Zusammenfassung
Kardiovaskuläre Vorerkrankungen gehen mit einem erhöhten perioperativen Risiko einher. Dieses gilt es präoperativ zu erfassen und die anästhesiologische Behandlung entsprechend zu optimieren. Aufgrund der erhöhten Inzidenz perioperativer Komplikationen sollten prä-, intra- und postoperativ Therapie und Überwachung des kardiovaskulären Risikopatienten ausgeweitet werden. Eine generelle Risikoreduktion ist schwierig, trotzdem können verschiedene Einzelkomponenten der individuell angepassten Betreuung zur Vermeidung kardiovaskulärer Komplikationen (wie bspw. Myokardinfarkt, -ischämie oder neu auftretende Rhythmusstörungen) beitragen. Bei Hochrisikopatienten kann zudem ein interdisziplinärer Austausch mit Prüfung von OP-Indikation, -ausmaß und -zeitpunkt sinnvoll sein. Für allgemeine Informationen zur Prämedikationsvisite siehe auch: Präoperative Evaluation und Aufklärung in der Anästhesiologie.
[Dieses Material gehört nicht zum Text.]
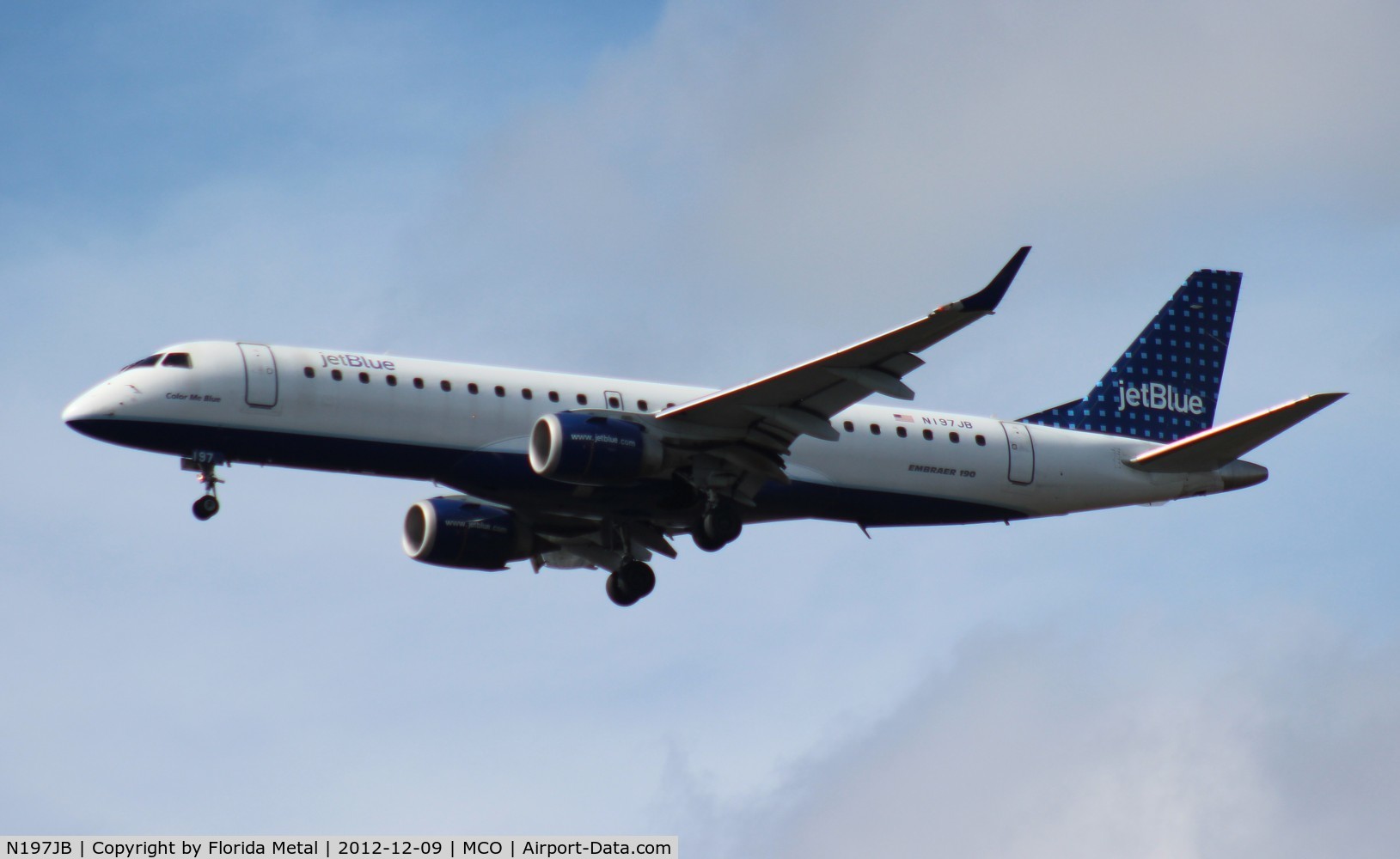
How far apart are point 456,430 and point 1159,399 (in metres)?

Screening und Risikoeinschätzung
Die Einschätzung des perioperativen Risikos und die Identifikation des Risikopatienten erfolgt über die
- Gezielte Anamnese: Einschätzen des perioperativen Risikos
- Präoperative Diagnostik: Siehe auch: Präoperative Diagnostik und Laboruntersuchungen
- Anwendung von Risikoscores zur Identifikation kardiovaskulärer Risikopatienten
Risikoscores zur Identifikation kardiovaskulärer Risikopatienten
Revised Cardiac Risk Index nach Lee (RCRI) [1]
- Risikofaktoren
- Herzinsuffizienz
- KHK (Angina pectoris und/oder Z.n. Myokardinfarkt)
- Zerebrovaskuläre Erkrankung in der Vorgeschichte
- Diabetes mellitus (insulinpflichtig)
- Niereninsuffizienz (Kreatinin >2 mg/dL)
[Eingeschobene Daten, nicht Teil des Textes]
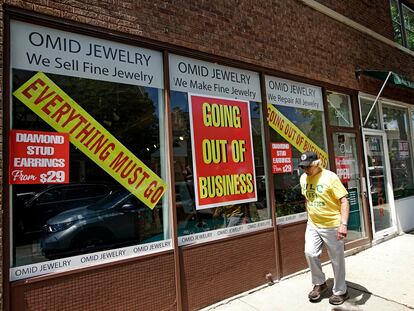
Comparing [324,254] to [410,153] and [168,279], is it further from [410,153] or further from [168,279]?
[410,153]

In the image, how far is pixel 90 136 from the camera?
11.9 feet

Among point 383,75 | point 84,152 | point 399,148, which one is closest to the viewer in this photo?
point 84,152

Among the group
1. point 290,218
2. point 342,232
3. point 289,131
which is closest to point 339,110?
point 289,131

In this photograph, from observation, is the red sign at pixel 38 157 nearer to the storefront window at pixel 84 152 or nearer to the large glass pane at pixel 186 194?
the storefront window at pixel 84 152

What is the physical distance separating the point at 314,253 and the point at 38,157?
335 centimetres

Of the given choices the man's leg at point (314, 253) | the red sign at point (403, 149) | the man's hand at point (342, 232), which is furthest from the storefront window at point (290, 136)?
the red sign at point (403, 149)

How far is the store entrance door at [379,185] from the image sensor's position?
24.2ft

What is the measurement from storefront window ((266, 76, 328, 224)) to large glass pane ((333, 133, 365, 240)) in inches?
24.1

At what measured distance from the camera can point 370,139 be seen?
7.67 meters

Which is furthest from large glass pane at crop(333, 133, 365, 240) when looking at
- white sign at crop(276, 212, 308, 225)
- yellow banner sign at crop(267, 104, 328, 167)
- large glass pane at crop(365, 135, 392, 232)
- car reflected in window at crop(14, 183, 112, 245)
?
car reflected in window at crop(14, 183, 112, 245)

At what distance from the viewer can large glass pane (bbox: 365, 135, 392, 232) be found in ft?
24.5

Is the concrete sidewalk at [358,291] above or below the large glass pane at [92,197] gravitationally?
below

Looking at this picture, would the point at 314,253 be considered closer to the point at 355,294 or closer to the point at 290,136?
the point at 355,294

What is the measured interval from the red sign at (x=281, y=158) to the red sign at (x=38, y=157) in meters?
3.17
- Hochrisikoeingriff (siehe auch: Eingriffsbezogenes Risiko)
- Risikoeinschätzung für perioperative kardiale Komplikationen
- Kein Risikofaktor: 0,4%
- 1 Risikofaktor: 0,9%
- 2 Risikofaktoren: 7%
- ≥3 Risikofaktoren: 11%
Revised Cardiac Risk Index nach Lee (Rechner)
MICA-Score (Myocardial infarction and cardiac arrest) [2]
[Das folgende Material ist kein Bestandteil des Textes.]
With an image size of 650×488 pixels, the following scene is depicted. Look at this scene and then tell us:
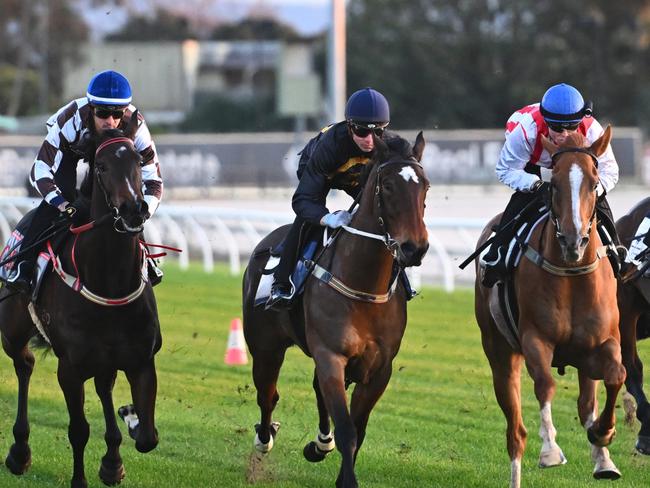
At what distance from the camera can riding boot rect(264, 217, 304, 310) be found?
7531 mm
Der MICA-Score ist weniger geläufig, eignet sich jedoch gut zur Abschätzung der Wahrscheinlichkeit schwerwiegender kardialer Komplikationen (perioperativer Myokardinfarkt oder Herztod innerhalb von 30 Tagen).
- Risikofaktoren
- ASA-Klassifikation des Patienten
- Risiko des Eingriffs (siehe auch: Kardiales Risiko operativer Eingriffe)
- Alter des Patienten
- Niereninsuffizienz (Kreatinin >1,5 mg/dL)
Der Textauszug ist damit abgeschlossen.